In this article, we provide some context and analysis of why this unexpected outcome occurred, focusing on voter turnout among the Kansas electorate. While our focus on Kansas alone represents a relatively small case in the national political scene, it can help scholars understand the dynamics at play with the abortion issue in American politics. The selection of Kansas as a case study proves particularly enlightening due to the pronounced Republican dominance within the state. Examining voter participation and electoral outcomes in this distinctly conservative jurisdiction affords us a valuable lens through which to illuminate issue voting on abortion that should be even more pronounced in more balanced or bluer states across the country.
We open with a detailed picture of Kansas in the lead up to the primary vote followed by a discussion of the rich academic literature on issue voting and abortion in particular.
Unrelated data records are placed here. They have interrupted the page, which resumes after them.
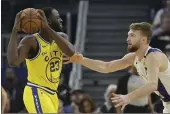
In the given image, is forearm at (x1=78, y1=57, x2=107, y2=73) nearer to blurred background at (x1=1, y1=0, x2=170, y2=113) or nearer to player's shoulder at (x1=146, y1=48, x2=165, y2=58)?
player's shoulder at (x1=146, y1=48, x2=165, y2=58)

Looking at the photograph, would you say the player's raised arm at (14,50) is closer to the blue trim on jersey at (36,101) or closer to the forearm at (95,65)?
the blue trim on jersey at (36,101)

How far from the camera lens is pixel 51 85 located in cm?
790

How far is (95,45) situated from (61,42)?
27.7 feet

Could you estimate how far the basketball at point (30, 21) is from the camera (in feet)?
24.8

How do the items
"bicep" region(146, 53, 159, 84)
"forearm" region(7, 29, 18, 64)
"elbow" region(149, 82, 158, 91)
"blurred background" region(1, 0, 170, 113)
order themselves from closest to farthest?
1. "elbow" region(149, 82, 158, 91)
2. "bicep" region(146, 53, 159, 84)
3. "forearm" region(7, 29, 18, 64)
4. "blurred background" region(1, 0, 170, 113)

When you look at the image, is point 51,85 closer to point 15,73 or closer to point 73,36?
point 15,73

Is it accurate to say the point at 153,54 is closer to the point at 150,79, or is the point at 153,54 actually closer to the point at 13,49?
the point at 150,79

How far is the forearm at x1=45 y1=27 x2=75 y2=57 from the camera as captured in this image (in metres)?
7.54

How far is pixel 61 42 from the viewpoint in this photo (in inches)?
301

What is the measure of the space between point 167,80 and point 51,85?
4.37 feet

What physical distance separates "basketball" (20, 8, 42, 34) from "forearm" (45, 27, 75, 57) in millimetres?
130

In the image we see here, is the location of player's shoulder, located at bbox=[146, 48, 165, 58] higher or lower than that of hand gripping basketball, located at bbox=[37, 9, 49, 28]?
lower

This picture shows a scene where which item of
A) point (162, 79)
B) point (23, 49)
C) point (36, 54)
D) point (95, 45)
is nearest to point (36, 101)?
point (36, 54)

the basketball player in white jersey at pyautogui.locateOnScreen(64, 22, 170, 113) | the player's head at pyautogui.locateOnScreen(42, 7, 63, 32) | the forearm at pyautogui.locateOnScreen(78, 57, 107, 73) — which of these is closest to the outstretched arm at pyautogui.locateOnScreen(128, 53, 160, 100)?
the basketball player in white jersey at pyautogui.locateOnScreen(64, 22, 170, 113)
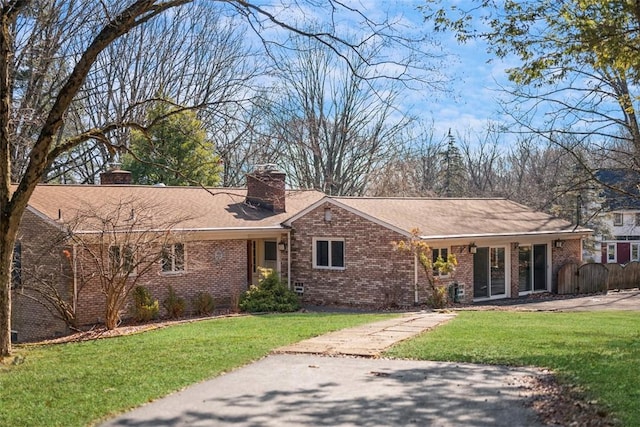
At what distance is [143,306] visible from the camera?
1852 cm

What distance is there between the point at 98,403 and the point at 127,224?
33.9 feet

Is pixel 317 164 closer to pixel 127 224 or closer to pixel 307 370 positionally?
pixel 127 224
We then conduct analyses of precinct-level election results and individual-level voter registration list data using OLS, logistic, and spatial regression models. The dataset was collected from publicly available precinct-level election results and purchased individual-level voter registration data from the State of Kansas. We find that the primary ballot activated an electorate that had more women and young people, fewer Republicans, and more first-time voters than normal. We also analyze whether primary voters stayed activated, finding that the demographics that surged for the abortion amendment vote also had a larger ebb in November than others. The net effect was a smaller, slightly older, more male, and more Republican general electorate in 2022 than in 2018. While this article presents a case study on Kansas, we believe the lessons learned in the Sunflower State can be informative for voter behavior in other states where battles on abortion rights are likely to be waged in the future.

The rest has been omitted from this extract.